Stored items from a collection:
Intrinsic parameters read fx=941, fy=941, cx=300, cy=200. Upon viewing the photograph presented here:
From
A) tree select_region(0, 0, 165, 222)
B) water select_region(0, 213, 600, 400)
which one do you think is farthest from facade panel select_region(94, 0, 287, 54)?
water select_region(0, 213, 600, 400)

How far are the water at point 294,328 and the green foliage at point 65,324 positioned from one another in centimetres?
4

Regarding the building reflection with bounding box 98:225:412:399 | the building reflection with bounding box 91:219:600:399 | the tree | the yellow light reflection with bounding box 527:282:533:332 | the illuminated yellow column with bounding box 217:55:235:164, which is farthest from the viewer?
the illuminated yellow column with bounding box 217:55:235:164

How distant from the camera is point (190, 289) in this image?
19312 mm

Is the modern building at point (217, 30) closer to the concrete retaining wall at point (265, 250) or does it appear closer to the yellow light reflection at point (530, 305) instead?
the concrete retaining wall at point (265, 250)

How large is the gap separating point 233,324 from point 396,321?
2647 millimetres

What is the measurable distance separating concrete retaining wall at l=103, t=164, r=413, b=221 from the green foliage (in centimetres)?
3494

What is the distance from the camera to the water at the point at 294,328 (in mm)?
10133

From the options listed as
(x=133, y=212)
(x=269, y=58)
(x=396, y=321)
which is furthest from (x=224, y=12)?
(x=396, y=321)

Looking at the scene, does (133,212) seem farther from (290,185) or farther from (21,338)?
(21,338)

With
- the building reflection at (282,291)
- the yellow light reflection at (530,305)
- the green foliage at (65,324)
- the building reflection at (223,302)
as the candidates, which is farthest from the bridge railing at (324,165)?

**Objective**
Rename every "building reflection" in the rows above to "reflected building" and reproduce the rows, leaving everything else the same.

**Solution for this problem**
Intrinsic parameters read fx=941, fy=941, cx=300, cy=200. Upon viewing the photograph presented here:
From
A) tree select_region(0, 0, 165, 222)
B) water select_region(0, 213, 600, 400)
which one do you think is farthest from facade panel select_region(94, 0, 287, 54)?
water select_region(0, 213, 600, 400)

How far are the water at point 294,328 and the green foliage at point 65,324 positioned from one another in centimetres?
4

Regarding the reflected building with bounding box 98:225:412:399 | the reflected building with bounding box 91:219:600:399 | the tree | the yellow light reflection with bounding box 527:282:533:332 | the illuminated yellow column with bounding box 217:55:235:164, which is farthest from the viewer?
the illuminated yellow column with bounding box 217:55:235:164

How distant from the camera is point (190, 289) in this image?
19312 mm

Is the modern building at point (217, 30) closer to the concrete retaining wall at point (265, 250) or does it appear closer to the yellow light reflection at point (530, 305) instead?
the concrete retaining wall at point (265, 250)

How large is the gap separating point 233,324 from point 396,321?
2647 millimetres

What is the measurable distance separating concrete retaining wall at l=103, t=164, r=413, b=221 from the green foliage (in centimetres)?
3494

What is the distance from the camera to the water at the point at 294,328 (in mm)?
10133

From the options listed as
(x=133, y=212)
(x=269, y=58)
(x=396, y=321)
which is furthest from (x=224, y=12)?
(x=396, y=321)

Looking at the scene, does (133,212) seem farther from (290,185) or farther from (21,338)?
(21,338)

With
- the reflected building at (282,291)
- the yellow light reflection at (530,305)
- the green foliage at (65,324)
- the reflected building at (223,302)
as the candidates, which is farthest from the bridge railing at (324,165)?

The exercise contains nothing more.